# What you need to do
A - In the passage on the Reserve Bank's stress testing, when did the Reserve Bank publish a Bulletin article outlining its approach to stress testing banks?
B - From the passage on the Reserve Bank's stress testing, return word for word the part that opens with the words containing "As part of its" and closes with "facing their business.".
C - Resume the passage on the Reserve Bank's stress testing after its last sentence.

# Selected text
As part of its prudential supervision, the Reserve Bank undertakes supervisory stress tests. These exercises involve subjecting several financial institutions to a common stress scenario, with oversight from regulators. The Reserve Bank uses supervisory tests to:
- Investigate and understand the implications of current and emerging risks to financial stability;
- Assess the resilience of participating banks when subject to severe stress;
- Support improvements in the use of stress tests by individual banks to identify and manage the risks facing their business.
The Reserve Bank’s stress test framework
Developing a comprehensive stress testing framework for the New Zealand banking system has been a strategic priority for the Reserve Bank in recent years. In July 2018, the Reserve Bank published a Bulletin article outlining its approach to stress testing banks, and how it interprets test results when assessing the stability of the financial system.

# Data for review
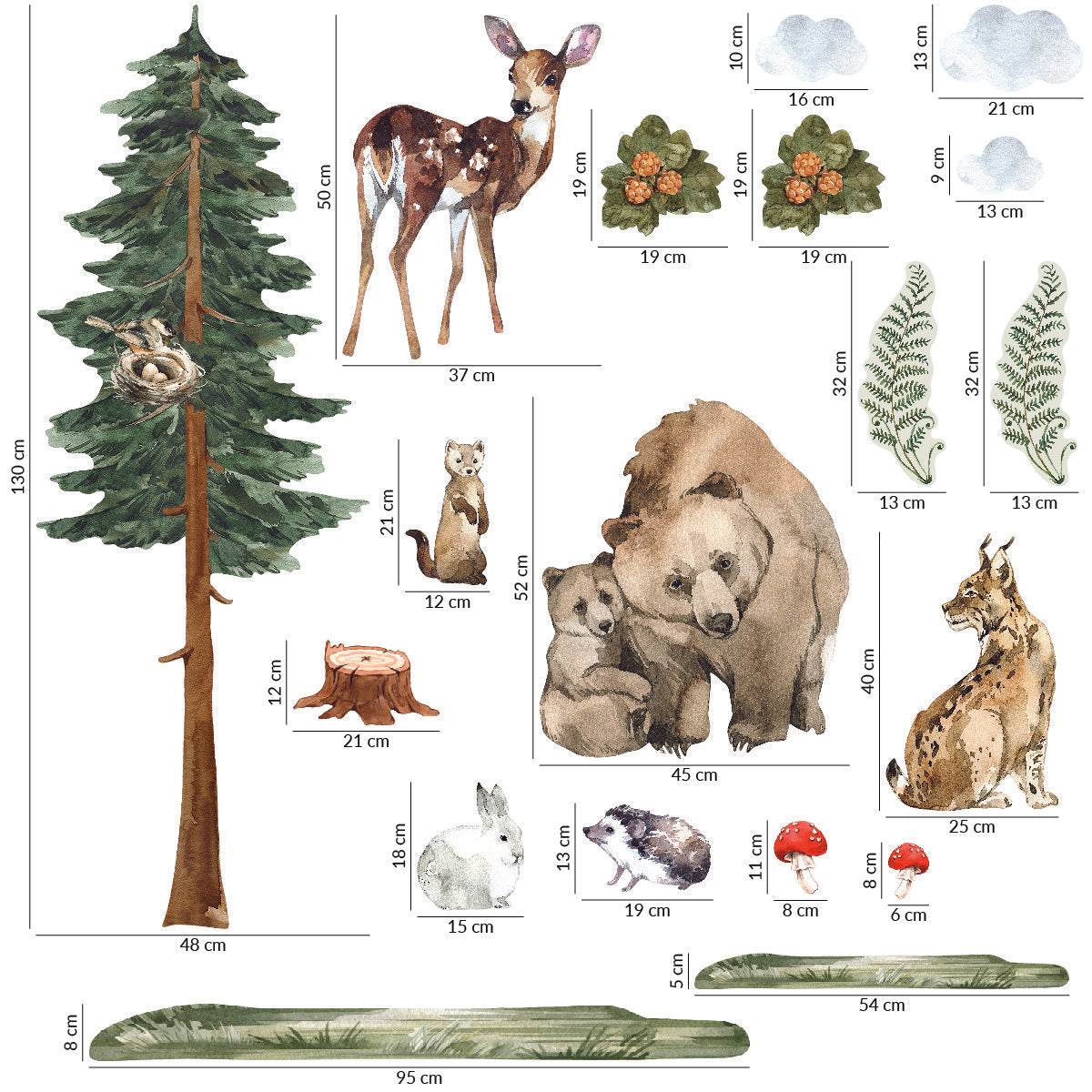 130 cm
48 cm
50 cm
37 cm
10 cm
16 cm
13 cm
21 cm
19 cm
19 cm
19 cm
19 cm
9 cm
13 cm
32 cm
13 cm
32 cm
13 cm
21 cm
12 cm
52 cm
45 cm
12 cm
21 cm
40 cm
25 cm
18 cm
15 cm
13 cm
19 cm
11 cm
8 cm
8 cm
6 cm
5 cm
54 cm
8 cm
95 cm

# Expected responses
A - In July 2018.

B -
As part of its prudential supervision, the Reserve Bank undertakes supervisory stress tests. These exercises involve subjecting several financial institutions to a common stress scenario, with oversight from regulators. The Reserve Bank uses supervisory tests to:
- Investigate and understand the implications of current and emerging risks to financial stability;
- Assess the resilience of participating banks when subject to severe stress;
- Support improvements in the use of stress tests by individual banks to identify and manage the risks facing their business.

C -
The Reserve Bank’s framework involves a significant role for participant banks to assess the impact of stress scenarios. Banks are expected to invest in stress testing models and infrastructure, and to conduct their own internal stress tests as part of their Internal Capital Adequacy Assessment Process (ICAAP). In May 2016, the Reserve Bank issued a discussion document on stress testing methodology for New Zealand incorporated banks.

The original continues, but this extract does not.